Notwithstanding the Adeneler judgment, the Commission has attempted to weaken the scope of the anti-abusive preventive measures of clause 5 (1) of the framework agreement, as in the Huet preliminary ruling, in which the Court of Justice rejected the contrary argument of the Commission (Huet, paragraph 37) stating that the transformation of a fixed-term contract into an open-ended contract cannot be considered extraneous to the scope of the framework agreement and the “sanction” is effectively included in the preventive measures of referred to in clause 5 (1) (b) of the framework agreement.

The Huet judgment photographs the effects of the “defaulting” behavior of the EU Commission on the control towards the Member States on the correct transposition of Directive 1999/70, when the French national law approved in the incidental procedure was introduced with art. 13, par.1, of the law n. 2005 843, of 26 July 2005, containing various measures for the transposition of Community law into the civil service, which provides, in peius with respect to the previous applicable regime, the same high limit of use of six “continuous” years of contract agents, introduced remotely of many years by the Commission with the modification of art.3-ter RRA with effect from 1 January 2014, compared to the previous maximum limit of three years. The same three-year limit had also been introduced in Italy, borrowing it from the regulation of the Commission’s contract agents, by Article 5, paragraph 4-bis, Legislative Decree No. 36/2001 with effect from 1 January 2008, in addition to the temporary objective reasons referred to in Article 1, paragraph 1, of the same decree.

However, both the French norm in the public employment of the art.13, par.1, of the law n.2005-843 and the Italian norm applicable (also) to the public work of the art.5, comma 4-bis, d.
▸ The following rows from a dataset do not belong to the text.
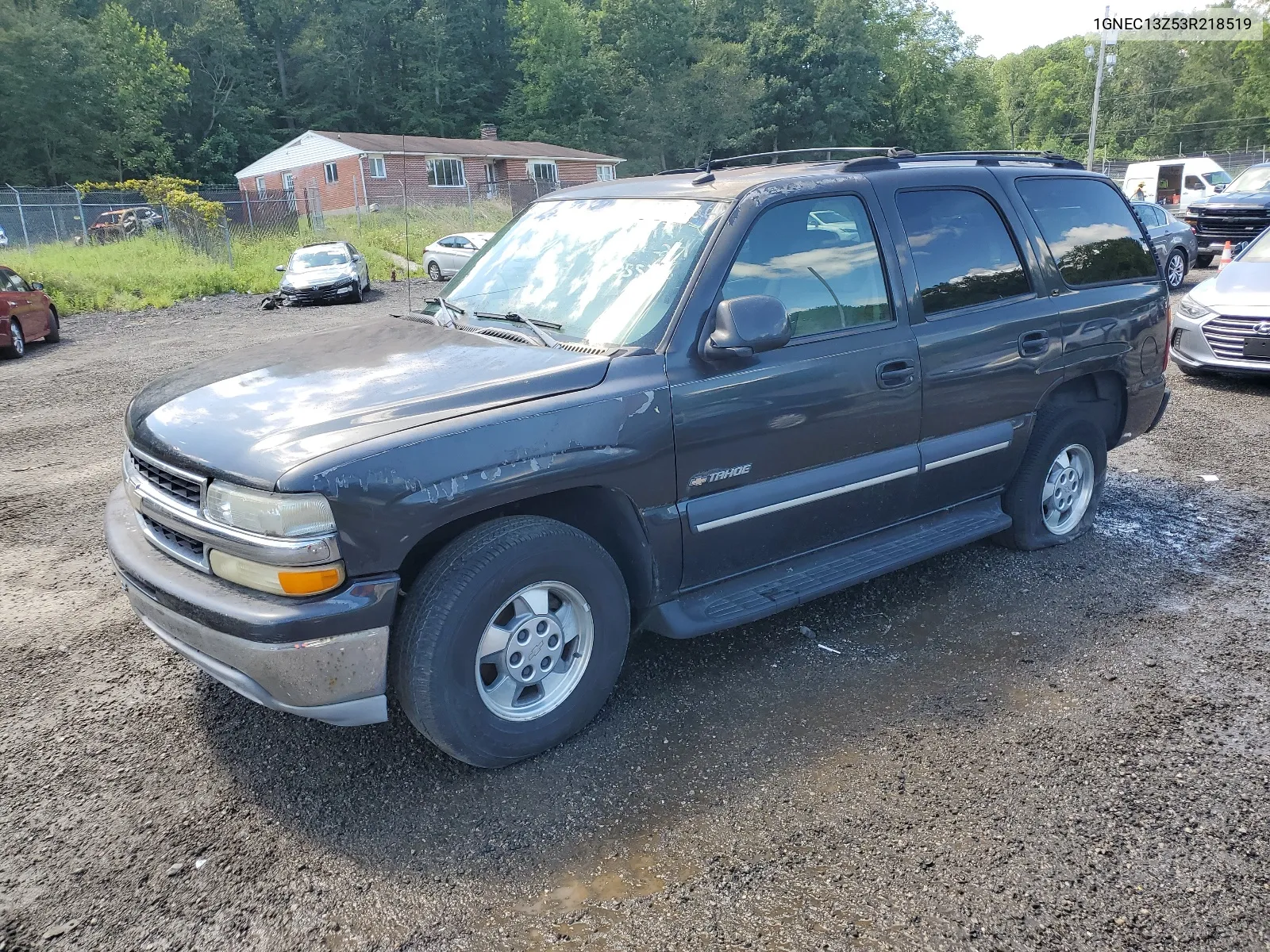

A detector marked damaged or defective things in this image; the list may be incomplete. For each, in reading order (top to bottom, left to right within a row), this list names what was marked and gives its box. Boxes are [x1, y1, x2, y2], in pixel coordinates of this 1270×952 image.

damaged vehicle [275, 241, 370, 305]
dented hood [126, 317, 613, 489]
damaged vehicle [110, 151, 1168, 774]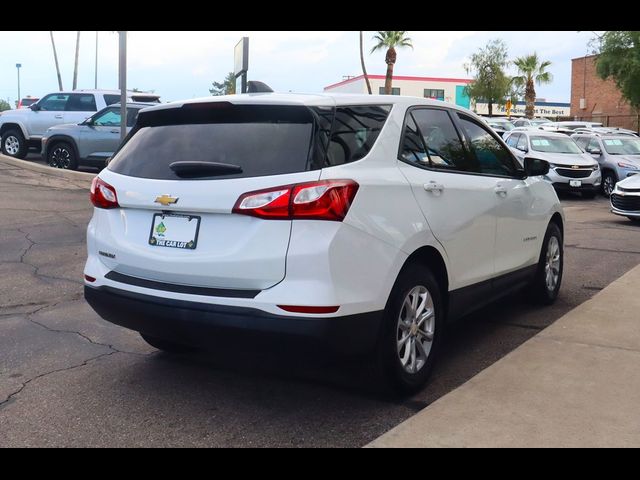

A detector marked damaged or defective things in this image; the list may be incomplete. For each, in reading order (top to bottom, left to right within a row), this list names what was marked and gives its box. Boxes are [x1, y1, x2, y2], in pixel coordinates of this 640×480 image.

crack in asphalt [0, 350, 116, 410]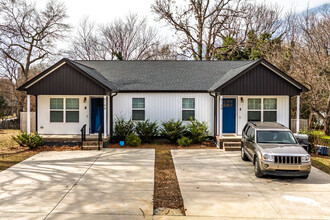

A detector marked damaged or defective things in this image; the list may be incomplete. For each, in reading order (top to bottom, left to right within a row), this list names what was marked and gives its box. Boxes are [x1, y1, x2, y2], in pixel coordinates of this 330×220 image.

driveway crack [43, 150, 104, 219]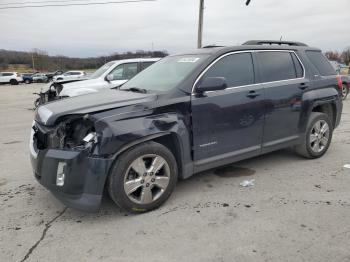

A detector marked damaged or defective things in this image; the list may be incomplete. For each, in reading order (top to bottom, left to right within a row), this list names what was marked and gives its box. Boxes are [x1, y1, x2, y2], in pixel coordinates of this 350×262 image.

crumpled front bumper [29, 124, 113, 212]
smashed hood [35, 88, 156, 125]
damaged gmc terrain [29, 41, 342, 213]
Legislative Decree no. 368/2001 (the first) and expressly provided for (the second) the sanction of the indefinite transformation of subsequent forward contracts that have exceeded the maximum overall duration clause, while for the contract agents of the EU Commission it is not there is no penalty, for the simple fact that it is impossible to enter into new fixed-term contracts, except by resorting to temporary work.
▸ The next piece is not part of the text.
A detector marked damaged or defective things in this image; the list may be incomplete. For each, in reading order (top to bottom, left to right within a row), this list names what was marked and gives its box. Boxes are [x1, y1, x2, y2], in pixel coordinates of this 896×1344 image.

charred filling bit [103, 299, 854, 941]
This reductive interpretation of clause 5 of the framework agreement on fixed-term work by the Commission – which limited, for “internal” use, the transposition of Directive 1999/70 to the mere identification of one of the three preventive measures, that of ” fact “more inadequate (compared to the objective reasons) of the clause of maximum overall duration set in a ceiling so high (six years, but also three years) to allow its application mainly in cases of structural staff shortages – involves the emptying of the legislation of the Union and its non-application, when the rule imposed by the directive (clause of maximum overall duration of employment) is so flexible for the excessively long term and without sanction to demolish the general rule of directive 1999/70, according to which the permanent contract it constitutes the common form of employment relationships.